_Work instruction_:
Answer these about the blog entry on synthetic bonds:
1. Who does the writer say asks so nicely for the post?
2. Instead of selling its loans outright, what does the bank create and sell?
3. If the companies default, who ends up sending money to the bank?

_Excerpt provided_:
....................

I’ve written myself into a corner, now, and can’t think of any way to get out of writing the promised blog entry on super-senior tranches. Especially when Kevin Drum asks so nicely. So here it is. Deep breath…
By now, you understand how a synthetic bond can behave very much like a real bond. So consider the situation of a bank, which has made a bunch of loans, to 100 different companies. The companies all value their relationship with the bank, and the bank values its relationship with the companies. At the same time, however, the bank would like to free up some capital. It doesn’t want to sell the loans outright — so instead it creates a synthetic bond referencing those 100 credits, and sells that.
Essentially what the bank is doing is taking the interest payments from the companies it’s lent money to, and using them to make insurance payments against those companies defaulting. If the companies default, the buyers of the synthetic bond end up sending money to the bank, which will offset its loan losses. The bank has brought down its credit exposure to those companies even though it hasn’t sold the actual loans. And because its credit risk has come down, its capital requirements have come down too, and the bank has more free capital to use elsewhere.

....................

_Given data_:

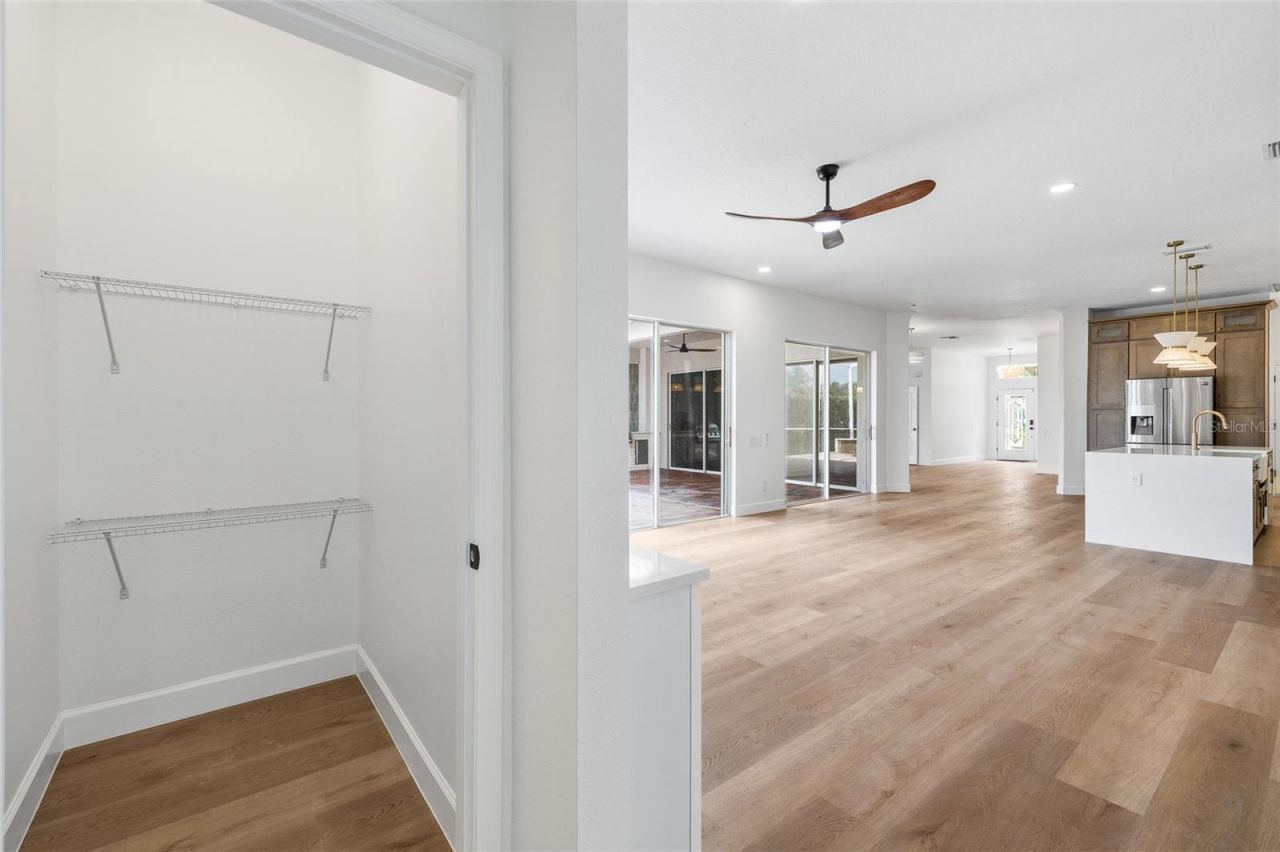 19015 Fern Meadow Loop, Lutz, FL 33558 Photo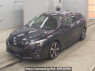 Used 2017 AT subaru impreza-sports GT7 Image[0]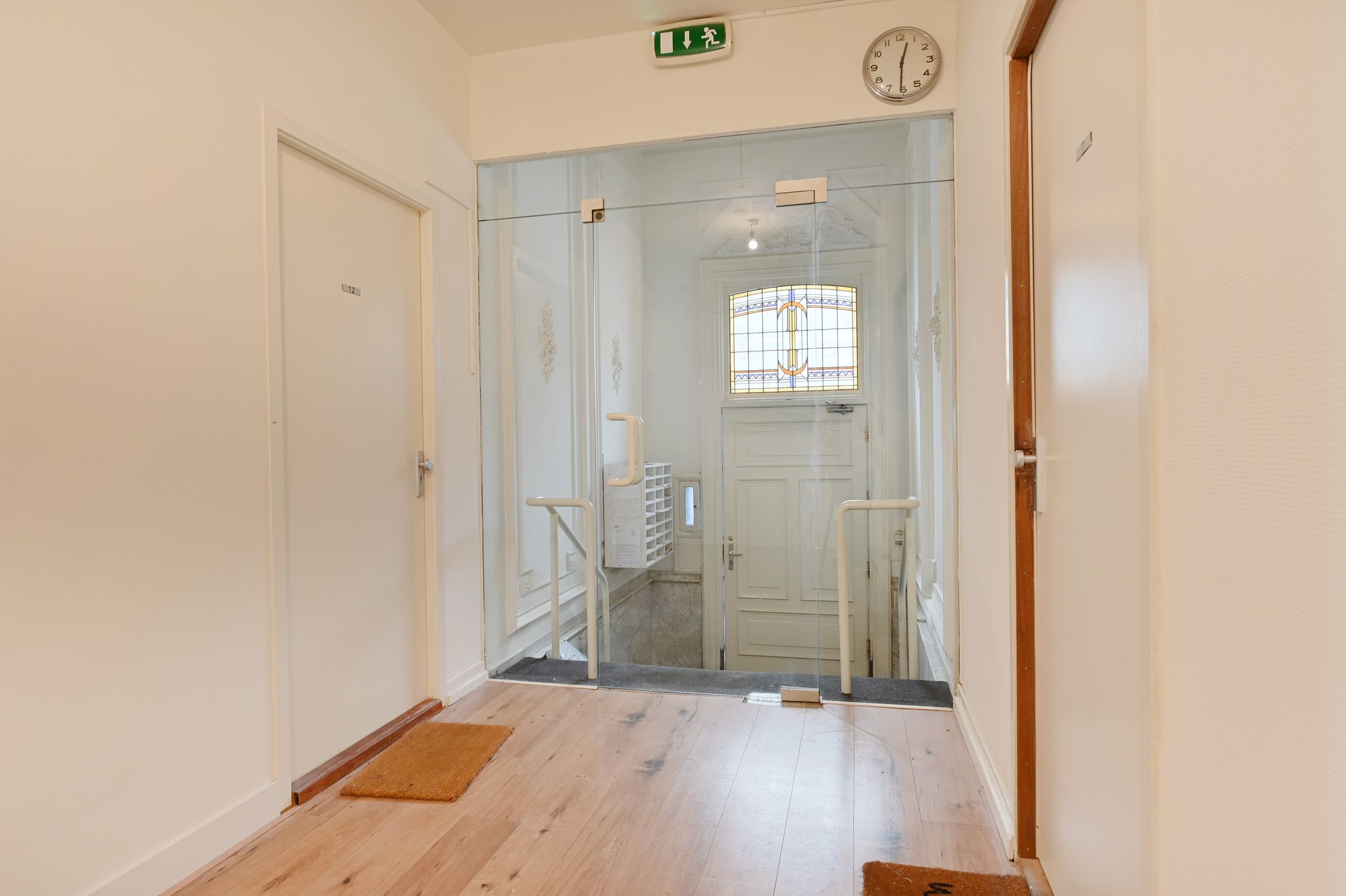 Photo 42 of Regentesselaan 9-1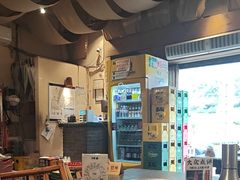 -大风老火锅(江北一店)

....................

_Problem solution_:
1. Kevin Drum
2. A synthetic bond referencing the 100 credits
3. The buyers of the synthetic bond